Re the Feb. 23 issue on Depression:
“I want to thank you Mark for being open about a very important challenge for a lot of people. I enjoyed reading your deep dive in applying an analytical metric to this problem. I do think your rating is valid. I have been aided by utilizing CBT. I am sure you have read of this treatment. Discovered by Dr Aaron Beck, a U Penn doc, David Burns, wrote a book, Feeling Good, which applies practical use of CBT…. Let me know your thoughts on CBT.” – JM
Re my Indulgence Diet:
“Just back from Ireland after nearly two years of no international travel… and business travel packs on the pounds if you aren’t careful…. My core vices are starch, alcohol, and chocolate/sweets. I’d love a rotation like this. Your diet plan has given me hope… let me know if this 10lb loss holds up.” – EN
My Response: Give it a try! I’m down 14 pounds in three weeks and I never think about what I’m missing. Today, for example, I’m doing no alcohol, but I had a donut for breakfast and I just might have a cookie right now. Maybe two!!!
Re the Mar. 2 issue, where I included a quote from Bill Bonner about long-term stock market cycles suggesting that both in 1929 and 1966 it took the market nearly 30 years to recover from its low. AG wrote to clarify:
“I don’t know whether perma-bears don’t know this – or whether they don’t want others to know it – but the long dry spells for stocks they regularly cite are not real.
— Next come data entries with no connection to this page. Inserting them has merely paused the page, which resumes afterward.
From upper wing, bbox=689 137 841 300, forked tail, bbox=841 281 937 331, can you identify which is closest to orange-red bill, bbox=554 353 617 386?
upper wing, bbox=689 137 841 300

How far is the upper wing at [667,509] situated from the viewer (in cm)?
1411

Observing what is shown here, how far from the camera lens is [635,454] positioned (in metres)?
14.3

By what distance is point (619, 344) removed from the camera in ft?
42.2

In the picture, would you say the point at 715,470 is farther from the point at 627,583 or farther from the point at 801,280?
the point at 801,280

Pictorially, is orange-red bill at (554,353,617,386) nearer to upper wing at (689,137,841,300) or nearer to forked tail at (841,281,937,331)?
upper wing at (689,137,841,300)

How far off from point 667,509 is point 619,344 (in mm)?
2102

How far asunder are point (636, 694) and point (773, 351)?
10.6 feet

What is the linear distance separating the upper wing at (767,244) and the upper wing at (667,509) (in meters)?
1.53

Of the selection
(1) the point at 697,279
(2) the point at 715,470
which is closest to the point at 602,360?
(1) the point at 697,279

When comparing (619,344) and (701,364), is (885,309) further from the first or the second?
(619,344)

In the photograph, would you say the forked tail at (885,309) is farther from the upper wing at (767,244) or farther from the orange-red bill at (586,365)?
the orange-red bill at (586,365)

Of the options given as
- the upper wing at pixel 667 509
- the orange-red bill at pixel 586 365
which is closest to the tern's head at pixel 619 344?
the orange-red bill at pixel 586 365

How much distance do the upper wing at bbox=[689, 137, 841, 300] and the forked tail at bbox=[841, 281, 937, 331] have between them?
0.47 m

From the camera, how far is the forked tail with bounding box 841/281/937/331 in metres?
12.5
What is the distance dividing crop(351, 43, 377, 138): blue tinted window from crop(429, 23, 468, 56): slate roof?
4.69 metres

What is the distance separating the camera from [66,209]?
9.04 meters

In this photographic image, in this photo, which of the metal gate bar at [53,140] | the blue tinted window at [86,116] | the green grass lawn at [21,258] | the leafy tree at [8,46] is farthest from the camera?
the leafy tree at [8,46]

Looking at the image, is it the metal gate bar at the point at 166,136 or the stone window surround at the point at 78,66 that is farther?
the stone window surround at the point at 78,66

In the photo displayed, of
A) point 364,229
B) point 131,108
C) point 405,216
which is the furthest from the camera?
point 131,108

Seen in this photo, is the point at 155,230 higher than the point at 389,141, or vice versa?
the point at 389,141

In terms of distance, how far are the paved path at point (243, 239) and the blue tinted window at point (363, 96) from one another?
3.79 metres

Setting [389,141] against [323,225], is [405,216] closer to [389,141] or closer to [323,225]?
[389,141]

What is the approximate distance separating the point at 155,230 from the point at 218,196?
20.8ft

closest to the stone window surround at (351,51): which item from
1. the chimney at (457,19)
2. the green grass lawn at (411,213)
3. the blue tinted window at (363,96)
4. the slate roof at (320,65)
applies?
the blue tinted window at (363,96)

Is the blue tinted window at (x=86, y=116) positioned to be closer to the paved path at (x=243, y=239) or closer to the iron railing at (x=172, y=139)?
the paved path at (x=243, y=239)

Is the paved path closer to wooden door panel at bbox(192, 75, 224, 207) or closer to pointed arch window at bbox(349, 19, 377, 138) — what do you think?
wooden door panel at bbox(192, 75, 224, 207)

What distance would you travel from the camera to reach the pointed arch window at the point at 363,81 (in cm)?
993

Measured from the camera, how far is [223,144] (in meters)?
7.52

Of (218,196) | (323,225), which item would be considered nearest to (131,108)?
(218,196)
Why? Because by looking only at the level of the indexes and omitting dividends, they grossly distort actual returns.
“For example, during the periods mentioned… stocks often yielded over 8%. (And when you reinvest those dividends when stocks are down, good things happen.) When the market hit bottom in 1932, they yielded over 14%. It took just 4 1/2 years for investors reinvesting dividends to be whole again even if they bought at the very top before the 1929 crash. (See link below.) Of course, most investors panicked and sold – or went broke on margin – but that’s another story.
“Nothing has beaten the return on a diversified portfolio of common stocks over periods measured in decades. Not gold, bonds, real estate, cash, collectibles, or commodities. $1 invested in gold in 1802 was worth $2.97 inflation-adjusted by 2016. The same amount invested in a basket of common stocks with dividends reinvested was worth more than $1.1 million inflation-adjusted over the same period. Yet stocks were a ‘losing trade’?
“For a fuller treatment of the subject, you might read Jeremy Siegel’s classic Stocks for the Long Run. The last edition is 18 years old. But you can extrapolate the charts forward and nothing has changed.”